Alan Klapmeier is aiming to unveil a new prototype of the Kestrel - the British-designed single-engine turboprop he acquired rights to earlier this year - at next year's NBAA.

The founder and former chief of Cirrus is exhibiting the current Kestrel, originally built by Farnborough Aircraft, at the static display. But the design being worked on now, replaces the curved leading edge with a straight wing and will be 6in (15cm) wider.

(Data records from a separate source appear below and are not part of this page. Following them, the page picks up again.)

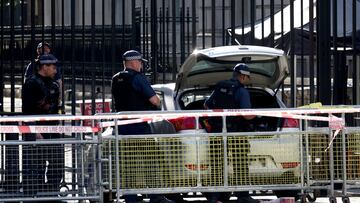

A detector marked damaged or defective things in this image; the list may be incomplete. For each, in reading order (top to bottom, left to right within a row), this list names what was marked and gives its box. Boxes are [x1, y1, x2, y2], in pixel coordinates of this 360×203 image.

crashed white car [152, 45, 300, 197]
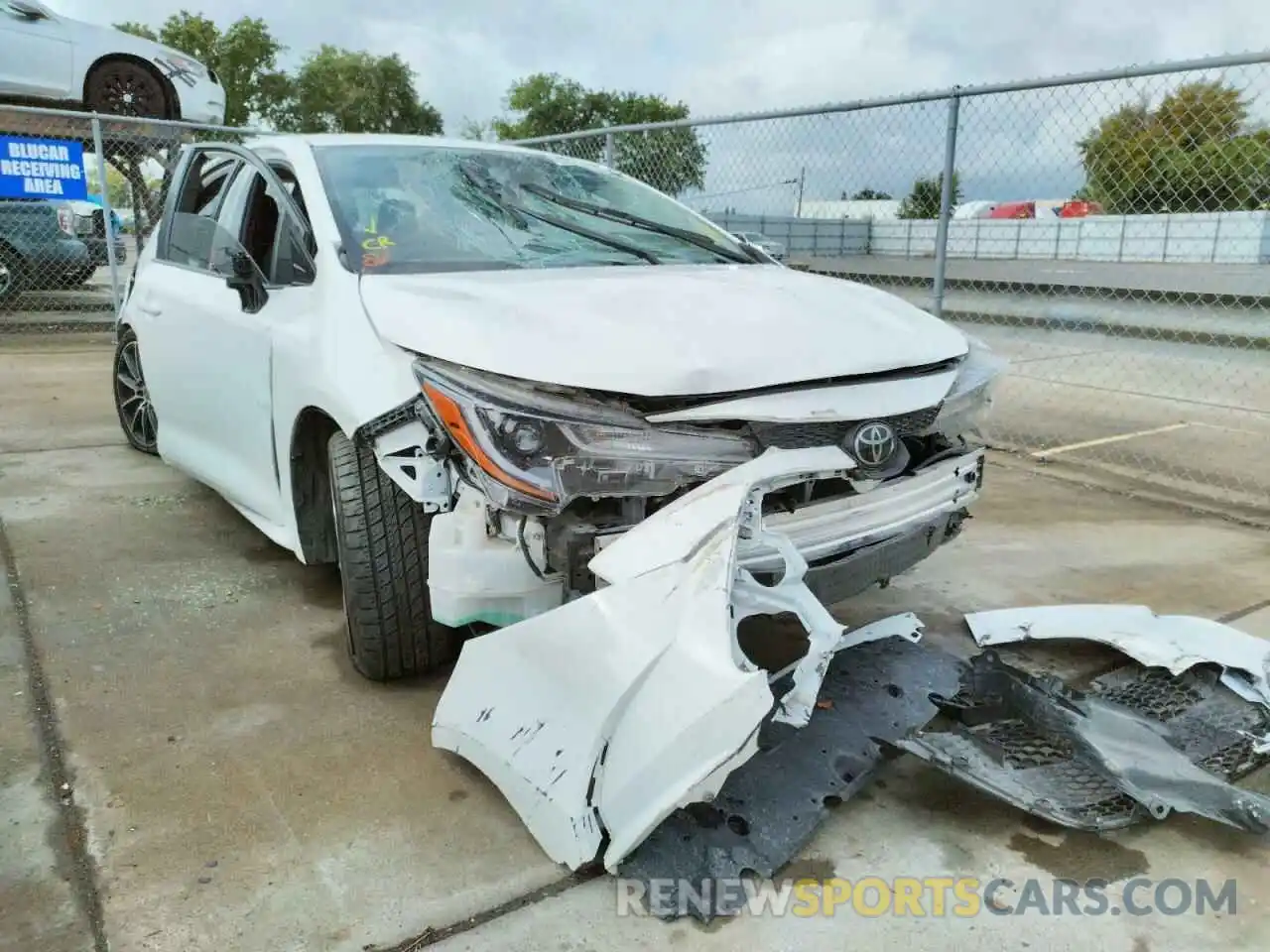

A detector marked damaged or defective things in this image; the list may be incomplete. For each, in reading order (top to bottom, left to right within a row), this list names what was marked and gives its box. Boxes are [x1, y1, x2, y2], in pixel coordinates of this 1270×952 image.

cracked windshield [314, 144, 754, 272]
broken headlight [415, 359, 754, 512]
damaged hood [353, 264, 968, 395]
broken headlight [929, 335, 1008, 438]
crumpled front bumper [433, 446, 976, 869]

Next month, Klapmeier's team - which includes former Cirrus and Farnborough engineers - will move into a facility in the soon-to-be-vacated naval air station at Brunswick, Maine, where production and 300 employees will eventually be based. He is reluctant to set a definite target date for certification, but says: "Our wild guess is that it will be a three-year program, but I don't know enough to have a firm guess."

Kestrel
 © Billypix

Klapmeier, who was fired two years ago as chief executive of the Duluth, Minnesota, airframer he founded in 1979, severed all ties with the company last year after an attempt to purchase the rights to the Cirrus Vision SF50 personal jet.

He announced he was purchasing the Kestrel program, with a group of investors, at the AirVenture show in Oshkosh in July. He says he had been looking to get involved with a project "that was far enough along to cut the schedule needed to certificate it, but not so far along that we could not change things that did not fit with our philosophy."